Tuesday 13 December 2011

Setting up SoftiWARP in Debian 6.0 from scratch

This is second part of the series about RDMA. In the first part I talked about RDMA history, evolution and the current status.

As I mentioned in the last post (link), iWARP is RDMA on top of IP based networks, which can use Ethernet as L2 layer technology but not necessarily limited to it. SoftiWARP is a pure software based implementation of iWARP protocol. In next section I will give a quick overview of technical details of iWARP protocol and describe how it is implemented in SoftiWARP.

Technical Details:  The key advantages offered by RDMA are: zero copy networking and removal of the OS/application from fast data path. RDMA achieves it by pinning the user buffer pages involved, and marking all the network segments with buffer identifier and offset knowledge. Hence each received packet can be placed independently and immediately by identifying its position in the user buffer. However in order for NIC to do it, it must first process IP, TCP and RDMA headers. Traditional Ethernet NICs can only process Ethernet headers and have no idea about higher layer protocols such as IP and TCP. TCP socket based network communication is de-facto standard for data exchange on the Internet. Processing TCP headers (aka stateful offload) in hardware is a risky business( See Mogul'03 HotOS)  and have met with fierce opposition from the community. That is why there is no out of the box compatible support for RDMA in Linux and requires some patching or knowledge on part of the users. For example port space collision between in-kernel TCP stack and offloaded stack in the NIC is still an unresolved issue. RDMA capable NICs (which can process IP, TCP and RDMA headers in hardware) care called RDMA NICs or RNICs. Hence an RDMA traffic can not be mixed with normal socket based TCP traffic as it has additional headers and information which enables an RNIC to place the segment directly in the user buffer.

Dataset content -

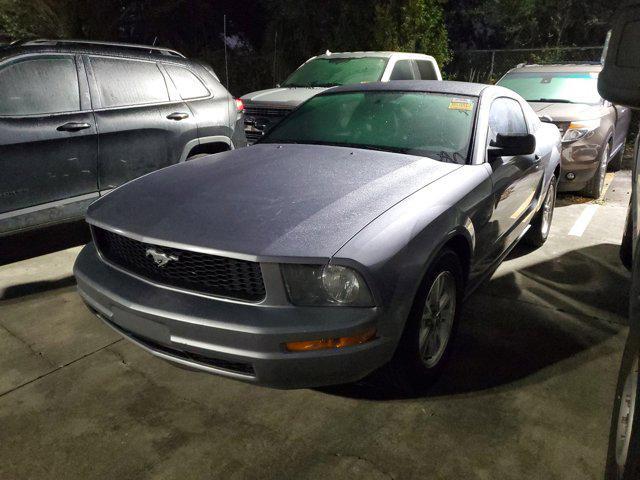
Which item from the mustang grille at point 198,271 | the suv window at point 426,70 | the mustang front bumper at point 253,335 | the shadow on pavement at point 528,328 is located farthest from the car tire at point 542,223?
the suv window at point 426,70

Jobs -
(1) Translate this sentence from the SoftiWARP post into Spanish: "SoftiWARP is a pure software based implementation of iWARP protocol."
(2) Reproduce the SoftiWARP post from "Setting up SoftiWARP" to "implemented in SoftiWARP.".
You can set the material aside; it plays no role here.

Answer set -
(1) SoftiWARP es una implementación del protocolo iWARP basada puramente en software.

(2)
Setting up SoftiWARP in Debian 6.0 from scratch

This is second part of the series about RDMA. In the first part I talked about RDMA history, evolution and the current status.

As I mentioned in the last post (link), iWARP is RDMA on top of IP based networks, which can use Ethernet as L2 layer technology but not necessarily limited to it. SoftiWARP is a pure software based implementation of iWARP protocol. In next section I will give a quick overview of technical details of iWARP protocol and describe how it is implemented in SoftiWARP.